February 4, 2014

Swill, Part Two - Turning Lemons into Apple Pie!

Last week we shared one of life's lessons.  Sometimes you pay a lot of money for a really terrible bottle of whiskey.  It sucks.  You feel a bit robbed.  Perhaps we can take solace in the hope that we've spared one or two of our readers from suffering a similar fate.  If our warning didn't get to you in time, or if you find yourself in possession of a similar unwanted and undrinkable bottle, today's post is for you.

Baked Apple Rye

Well, call this SmokyBeast's first original recipe.  It's actually a combination of two ideas we stole.  We've been reading this awesome blog Boozed & Infused, and - of course - it's had us dying to infuse something.  So we looked up their whiskey recipes and found this one for apple pie bourbon using Granny Smith apples, vanilla beans, and cinnamon sticks.  This sounded pretty good, but we were thinking about how to perhaps "Lagasse it" (aka Turn It Up A Notch, Bam!).  A few days later we were talking with our resident rye historian Josh Feldman from The Coopered Tot who let it spill that he had been wanting to do a new take on an old moonshiner's tradition of mixing raw spirit with apple cider - a brown sugar baked apple whiskey infusion.  We figured we'd pilfer and combine these two ideas and make Baked Apple Rye.
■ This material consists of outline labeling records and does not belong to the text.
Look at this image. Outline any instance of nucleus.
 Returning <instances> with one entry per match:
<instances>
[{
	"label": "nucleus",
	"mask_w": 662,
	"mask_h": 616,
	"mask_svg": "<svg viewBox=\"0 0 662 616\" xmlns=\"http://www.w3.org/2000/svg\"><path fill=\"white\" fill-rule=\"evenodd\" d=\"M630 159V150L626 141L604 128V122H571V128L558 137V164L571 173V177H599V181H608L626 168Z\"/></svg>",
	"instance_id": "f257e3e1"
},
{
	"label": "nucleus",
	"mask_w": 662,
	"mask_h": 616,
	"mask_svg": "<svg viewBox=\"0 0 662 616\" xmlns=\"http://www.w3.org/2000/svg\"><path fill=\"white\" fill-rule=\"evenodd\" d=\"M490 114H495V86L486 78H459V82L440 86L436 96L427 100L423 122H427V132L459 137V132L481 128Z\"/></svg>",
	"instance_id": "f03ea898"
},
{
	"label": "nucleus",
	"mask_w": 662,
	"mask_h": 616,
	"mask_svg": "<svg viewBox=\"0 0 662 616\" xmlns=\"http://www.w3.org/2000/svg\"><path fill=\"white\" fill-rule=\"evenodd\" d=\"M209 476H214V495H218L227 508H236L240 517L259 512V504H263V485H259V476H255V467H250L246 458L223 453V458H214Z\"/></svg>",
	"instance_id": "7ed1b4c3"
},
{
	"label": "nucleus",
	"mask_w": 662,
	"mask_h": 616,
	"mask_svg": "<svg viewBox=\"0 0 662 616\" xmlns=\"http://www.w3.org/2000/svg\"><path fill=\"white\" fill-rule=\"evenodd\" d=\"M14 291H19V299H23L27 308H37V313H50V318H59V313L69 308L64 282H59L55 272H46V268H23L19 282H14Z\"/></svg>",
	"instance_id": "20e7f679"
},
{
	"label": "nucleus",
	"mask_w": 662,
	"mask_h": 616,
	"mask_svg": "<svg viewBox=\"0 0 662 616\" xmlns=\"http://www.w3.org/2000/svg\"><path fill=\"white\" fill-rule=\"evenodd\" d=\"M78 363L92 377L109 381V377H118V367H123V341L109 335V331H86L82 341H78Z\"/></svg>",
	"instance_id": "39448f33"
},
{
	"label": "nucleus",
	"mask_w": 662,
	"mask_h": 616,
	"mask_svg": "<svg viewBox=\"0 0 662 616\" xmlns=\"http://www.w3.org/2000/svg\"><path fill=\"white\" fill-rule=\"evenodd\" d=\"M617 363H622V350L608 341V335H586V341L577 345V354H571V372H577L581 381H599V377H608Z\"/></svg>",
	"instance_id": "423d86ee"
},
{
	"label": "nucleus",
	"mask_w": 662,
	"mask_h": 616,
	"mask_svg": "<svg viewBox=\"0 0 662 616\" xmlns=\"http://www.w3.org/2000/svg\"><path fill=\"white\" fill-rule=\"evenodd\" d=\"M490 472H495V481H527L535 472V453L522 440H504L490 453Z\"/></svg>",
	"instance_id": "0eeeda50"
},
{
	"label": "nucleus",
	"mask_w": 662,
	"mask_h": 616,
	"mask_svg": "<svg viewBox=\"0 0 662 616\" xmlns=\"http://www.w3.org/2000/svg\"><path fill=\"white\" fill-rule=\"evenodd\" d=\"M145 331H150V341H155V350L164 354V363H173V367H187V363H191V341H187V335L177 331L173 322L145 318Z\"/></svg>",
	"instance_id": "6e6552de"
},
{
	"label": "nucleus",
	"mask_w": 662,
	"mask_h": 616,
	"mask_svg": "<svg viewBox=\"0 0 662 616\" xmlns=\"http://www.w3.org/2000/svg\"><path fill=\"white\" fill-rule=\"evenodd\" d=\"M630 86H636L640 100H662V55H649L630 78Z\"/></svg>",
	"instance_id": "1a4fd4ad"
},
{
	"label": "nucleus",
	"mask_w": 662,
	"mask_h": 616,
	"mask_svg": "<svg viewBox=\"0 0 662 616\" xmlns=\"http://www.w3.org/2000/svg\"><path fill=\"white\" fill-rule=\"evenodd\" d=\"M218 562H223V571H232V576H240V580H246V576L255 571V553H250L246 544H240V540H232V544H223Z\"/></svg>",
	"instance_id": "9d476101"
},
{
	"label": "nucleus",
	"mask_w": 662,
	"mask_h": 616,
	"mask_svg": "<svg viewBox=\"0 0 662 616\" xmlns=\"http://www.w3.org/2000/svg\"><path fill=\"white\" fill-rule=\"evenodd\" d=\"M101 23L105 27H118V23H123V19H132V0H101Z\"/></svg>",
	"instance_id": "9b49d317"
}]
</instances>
1 Bottle Redemption Barrel Proof Rye
4 Granny Smith Apples
Brown Sugar
Vanilla Beans
Cinnamon Sticks
1 Used (& washed) Pasta Jar


Core apples, leaving the bottom intact, and place in a baking pan.  Coat the inside of each apple generously with brown sugar (around one tablespoon per apple).  Pour a little water into the bottom of the pan.  Bake at 375 degrees for about half an hour.


You only need about an apple and a half for the infusion, so you'll need to eat two of the apples.  They're really good with vanilla ice cream.  Cut the other two apples in quarters and loosely fill the pasta jar.  Slice one whole vanilla bean in half and add it to the jar.  Add two cinnamon sticks.  Pour about an inch of the syrupy liquid from the baked apples into the jar as well.  Then fill to the top with whiskey (save the bottle for the final product).  If you've spilled any brown sugar or have some left in the spoon, it can't hurt to add that as well (or just put in a couple of teaspoons for good measure).

We let the concoction infuse for about a week.  You could probably drink it after a few days or leave if for as long as several weeks.  Shake it up every day or two.  When it's ready to go, filter it through cheese cloth or heat it up in the microwave and use a coffee filter.  Pour it back into the rye bottle and you're ready to go with your infusion.  Now that you've turned your nightmare into a delicious bottle of Baked Apple Rye, it's time to make cocktails!

The Baked Apple Rye Old Fashioned

Chill your cocktail glass.  Pour your Baked Apple Rye into a pint glass or cocktail shaker over lots of ice.  Add bitters.  We used two bitters - Angostura & Fee Brothers Old Fashioned Aromatic Bitters.  If the infusion isn't sweet enough on it's own, add simple syrup or sugar to taste.  Stir, strain, and serve.

The Result

Ta-da!  We've turned our sorrow into the most delicious beverage of all time!  It's super strong (basically chilled barrel proof hooch), but it's got all that lovely cinnamon, brown sugar, apple, and vanilla.  Maybe it was all the hard work we put into it, but this is the best cocktail we've had in ages.  Enjoy.



  1. Awesome that it turned out! As my son used to say: "Daddy ficked it". I call that finding the silver lining. To give credit where it's due my angle was to upgrade the old moonshiner's recipe also called "Apple Pie".

    1. It was an inspired suggestion Josh! I think we should also make a few gallons of real apple pie moonshine and jar it up in case we run out of whiskey!